Messagepar Le Chauve le Dim Sep 27, 2009 1:02

Hop hop, attention ça sort du four :o


Kyōjō s'est séparé de Jin et Kina après avoir rencontré Vaki, un Sarunin qui lui indique où trouver le repaire d'un groupe révolutionnaire Sarunin. Il se dirige donc vers la ville de Kukai et reçoit l'aide inattendue de Marina, qui s'est échappée et dit avoir quelque chose à faire près de là-bas. Mais cette "aide" se révèle être une supercherie, Marina n'avait pour but que d'attirer Kyōjō à un point de rendez-vous, mais pour quelle raison ?
Peu après avoir rencontré Kyōjō, Vaki est capturé et fait la connaissance de Ciana, métisse humaine-Sarunin qui a été prise pour une terroriste et a été enfermée avec lui.
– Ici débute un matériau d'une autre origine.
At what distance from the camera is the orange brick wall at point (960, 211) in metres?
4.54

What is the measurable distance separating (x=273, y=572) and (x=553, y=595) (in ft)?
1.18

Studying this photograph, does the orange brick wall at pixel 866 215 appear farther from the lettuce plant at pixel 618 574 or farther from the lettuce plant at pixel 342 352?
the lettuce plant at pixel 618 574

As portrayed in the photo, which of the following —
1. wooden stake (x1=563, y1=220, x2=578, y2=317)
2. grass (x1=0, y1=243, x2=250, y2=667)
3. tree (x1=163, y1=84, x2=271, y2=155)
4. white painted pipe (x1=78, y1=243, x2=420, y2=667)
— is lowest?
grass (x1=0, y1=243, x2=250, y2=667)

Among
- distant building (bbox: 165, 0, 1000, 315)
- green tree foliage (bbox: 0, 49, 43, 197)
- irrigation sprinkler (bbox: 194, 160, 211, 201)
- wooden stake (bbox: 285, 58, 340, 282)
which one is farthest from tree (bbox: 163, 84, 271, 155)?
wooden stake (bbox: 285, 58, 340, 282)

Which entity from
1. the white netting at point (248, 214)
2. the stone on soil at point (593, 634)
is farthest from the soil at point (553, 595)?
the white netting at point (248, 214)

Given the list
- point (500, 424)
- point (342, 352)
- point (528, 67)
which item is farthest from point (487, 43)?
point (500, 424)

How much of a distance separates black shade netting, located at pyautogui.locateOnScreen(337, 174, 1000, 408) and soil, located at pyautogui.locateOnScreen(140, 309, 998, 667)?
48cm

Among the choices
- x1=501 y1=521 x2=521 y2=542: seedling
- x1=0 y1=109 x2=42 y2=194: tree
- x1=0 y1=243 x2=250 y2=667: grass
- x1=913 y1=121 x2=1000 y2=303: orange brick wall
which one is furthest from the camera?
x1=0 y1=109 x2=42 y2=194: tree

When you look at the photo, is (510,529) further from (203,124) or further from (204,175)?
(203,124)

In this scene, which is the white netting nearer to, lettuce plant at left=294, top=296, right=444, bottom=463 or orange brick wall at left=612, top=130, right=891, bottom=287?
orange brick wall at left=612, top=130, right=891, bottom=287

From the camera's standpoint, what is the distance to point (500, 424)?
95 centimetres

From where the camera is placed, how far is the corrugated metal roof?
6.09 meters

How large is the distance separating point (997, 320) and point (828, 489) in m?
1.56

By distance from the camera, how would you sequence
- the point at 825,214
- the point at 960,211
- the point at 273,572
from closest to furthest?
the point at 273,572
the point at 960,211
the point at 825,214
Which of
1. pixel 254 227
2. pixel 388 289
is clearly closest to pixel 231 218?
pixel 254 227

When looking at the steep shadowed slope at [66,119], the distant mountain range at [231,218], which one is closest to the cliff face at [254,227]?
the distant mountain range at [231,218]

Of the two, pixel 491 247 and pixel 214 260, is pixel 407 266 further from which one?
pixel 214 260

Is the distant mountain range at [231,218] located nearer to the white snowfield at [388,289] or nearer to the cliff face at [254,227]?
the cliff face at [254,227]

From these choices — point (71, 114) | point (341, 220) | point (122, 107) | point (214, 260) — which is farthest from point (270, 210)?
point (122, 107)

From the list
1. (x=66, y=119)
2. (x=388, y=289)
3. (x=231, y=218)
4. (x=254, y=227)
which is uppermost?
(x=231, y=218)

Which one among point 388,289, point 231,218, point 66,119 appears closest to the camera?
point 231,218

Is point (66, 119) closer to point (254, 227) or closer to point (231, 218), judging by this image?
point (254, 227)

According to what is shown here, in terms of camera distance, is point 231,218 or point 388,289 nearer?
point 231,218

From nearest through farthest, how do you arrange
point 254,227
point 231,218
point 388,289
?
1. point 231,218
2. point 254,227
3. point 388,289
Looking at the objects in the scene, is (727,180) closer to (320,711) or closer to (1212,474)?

Alors qu'il est interrogé par le Commandant Lyendith sur un groupe terroriste composé de Sarunin, il parvient à s'échapper et fait tout pour sauver Ciana, au prix de sa vie. Lyendith est, elle de plus en plus convaincue que le chef de ce groupe n'est autre que Jinei, son ancien Commandant qui avait commis une grande trahison envers l'Union un an auparavant et est censé avoir été exécuté.



Chapitre 14
Rêve



11 Avril 1789 – Arata, sous la région de Dumia

Mirie et son fils avaient quitté la pièce pour ne pas nous déranger. Malgré cela, Jin et moi restâmes assis là, face à face, sans prononcer le moindre mot. Nous ne savions pas vraiment par où commencer en fait… après quelques minutes je brisai hasardeusement le silence.
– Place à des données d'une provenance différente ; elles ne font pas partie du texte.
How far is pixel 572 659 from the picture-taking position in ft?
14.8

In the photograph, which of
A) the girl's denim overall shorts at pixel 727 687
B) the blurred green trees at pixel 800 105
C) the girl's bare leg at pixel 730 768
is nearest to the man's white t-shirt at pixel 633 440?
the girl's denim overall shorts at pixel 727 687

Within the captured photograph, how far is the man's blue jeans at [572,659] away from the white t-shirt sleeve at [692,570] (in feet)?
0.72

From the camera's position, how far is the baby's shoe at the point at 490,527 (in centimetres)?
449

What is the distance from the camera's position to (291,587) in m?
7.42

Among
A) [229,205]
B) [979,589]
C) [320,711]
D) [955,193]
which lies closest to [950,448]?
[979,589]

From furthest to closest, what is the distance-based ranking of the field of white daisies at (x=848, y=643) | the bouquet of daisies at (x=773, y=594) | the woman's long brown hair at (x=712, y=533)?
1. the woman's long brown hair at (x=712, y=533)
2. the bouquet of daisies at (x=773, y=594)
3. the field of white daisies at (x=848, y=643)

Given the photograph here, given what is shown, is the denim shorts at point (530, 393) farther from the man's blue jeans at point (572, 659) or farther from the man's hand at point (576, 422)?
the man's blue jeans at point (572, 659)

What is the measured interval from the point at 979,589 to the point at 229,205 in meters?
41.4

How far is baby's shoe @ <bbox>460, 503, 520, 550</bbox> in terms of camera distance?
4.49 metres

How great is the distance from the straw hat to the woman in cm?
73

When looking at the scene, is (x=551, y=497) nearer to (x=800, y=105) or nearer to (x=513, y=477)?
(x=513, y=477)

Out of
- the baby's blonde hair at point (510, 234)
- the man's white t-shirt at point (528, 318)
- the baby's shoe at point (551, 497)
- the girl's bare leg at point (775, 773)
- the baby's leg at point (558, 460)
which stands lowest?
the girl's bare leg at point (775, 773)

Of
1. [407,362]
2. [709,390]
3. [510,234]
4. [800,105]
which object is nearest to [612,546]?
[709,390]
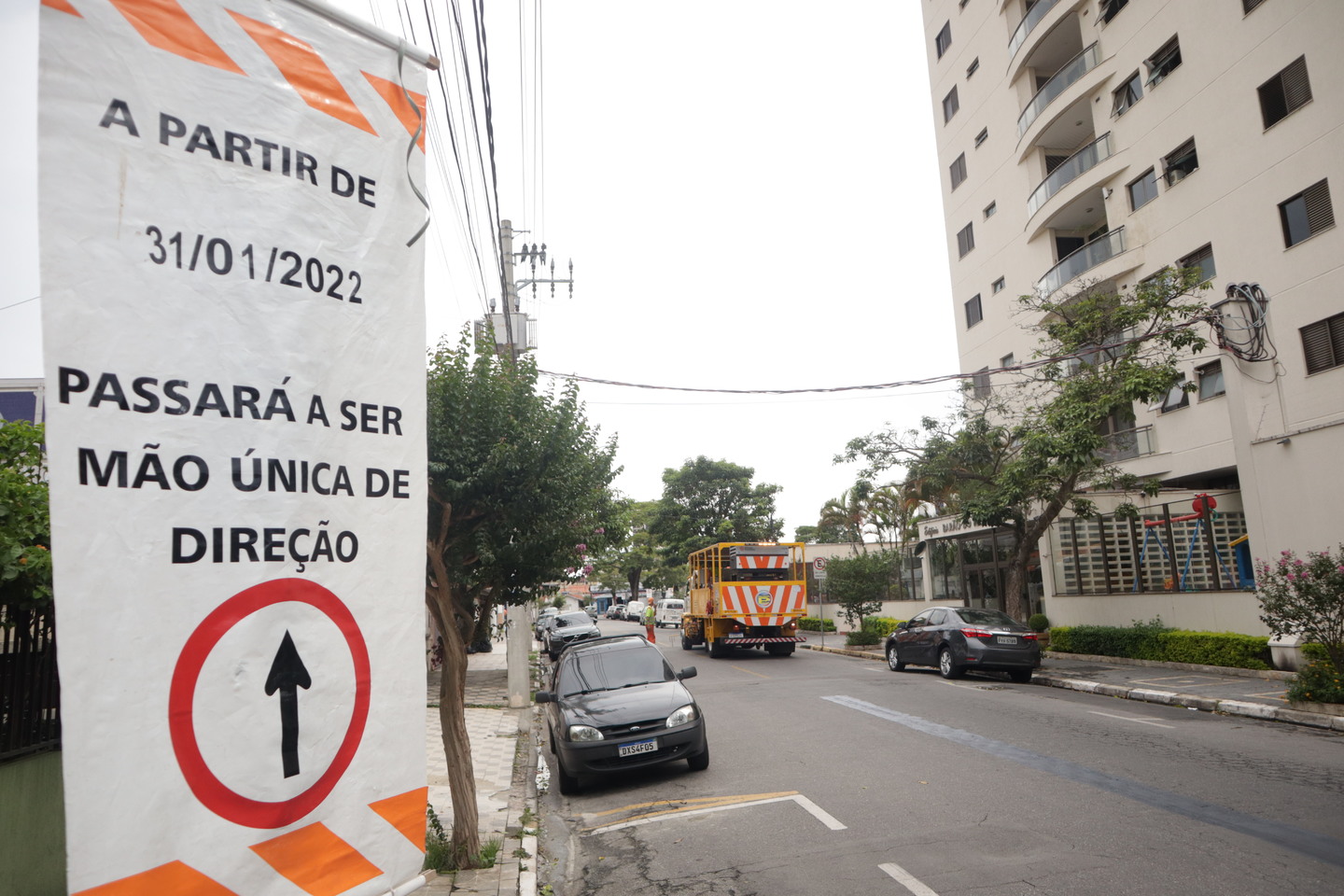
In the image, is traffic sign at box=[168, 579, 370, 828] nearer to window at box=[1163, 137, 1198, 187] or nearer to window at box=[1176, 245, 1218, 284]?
window at box=[1176, 245, 1218, 284]

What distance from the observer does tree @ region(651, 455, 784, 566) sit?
5109cm

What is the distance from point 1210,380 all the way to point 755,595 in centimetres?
1320

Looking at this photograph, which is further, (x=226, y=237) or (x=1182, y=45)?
(x=1182, y=45)

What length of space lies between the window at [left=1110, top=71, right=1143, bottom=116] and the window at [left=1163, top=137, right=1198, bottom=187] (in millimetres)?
2504

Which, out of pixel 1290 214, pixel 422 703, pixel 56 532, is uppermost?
pixel 1290 214

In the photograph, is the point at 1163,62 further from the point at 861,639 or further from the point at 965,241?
the point at 861,639

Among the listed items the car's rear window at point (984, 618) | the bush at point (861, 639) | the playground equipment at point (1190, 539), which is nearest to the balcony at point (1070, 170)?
the playground equipment at point (1190, 539)

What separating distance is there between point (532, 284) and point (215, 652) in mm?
20030

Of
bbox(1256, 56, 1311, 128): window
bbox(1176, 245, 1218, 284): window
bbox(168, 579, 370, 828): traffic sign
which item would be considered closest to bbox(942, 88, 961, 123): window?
bbox(1176, 245, 1218, 284): window

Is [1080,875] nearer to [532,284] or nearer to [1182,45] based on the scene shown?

« Alors… Kyōjō est vraiment…

−… Il est parti, oui…

−Est-ce que… est-ce que tu as une idée de ce qu'il compte faire…? »

Il entrouvrit la bouche puis se ravisa, comme s'il n'était pas sûr lui-même de ce qu'il allait répondre. Avant de se lancer.

« Le type de tout-à-l'heure… celui qu'on a rencontré à l'entrée de la grotte… je lui ai parlé…

−V… vraiment ? Est-ce qu'il sait où est allé Kyōjō ? dis-je brusquement, sans pouvoir étouffer une note d'espérance dans ma voix.

−Oh oui il le sait… c'est même lui qui lui a dit d'y aller. Mais il n'a pas voulu me le dire. ajouta-t-il en anticipant ma question. Il m'a juste dit qu'il irait là où on lui apprendrait à se servir de sa haine, ou autre connerie dans ce genre…

−Tu veux dire qu'il est parti rejoindre des Sarunin… qui ont tourné comme lui ?

−C'est ce que je crains, oui. Sans doute une sorte de groupuscule révolutionnaire… il faut être cinglé pour s'engager dans ce genre de groupe… j'ai entendu dire qu'il y en avait eu quelques uns mais qu'ils avaient tous fait long feu. Cet idiot risque juste de se faire tuer !

−Mais il nous l'a dit, non ? Il préfère mourir que de rester caché sous terre à regarder notre espèce se faire décimer. C'est comme ça qu'il raisonne depuis la mort de mon frère… »

Jin resta silencieux un moment, le visage fermé, avant de se mettre à regarder en l'air.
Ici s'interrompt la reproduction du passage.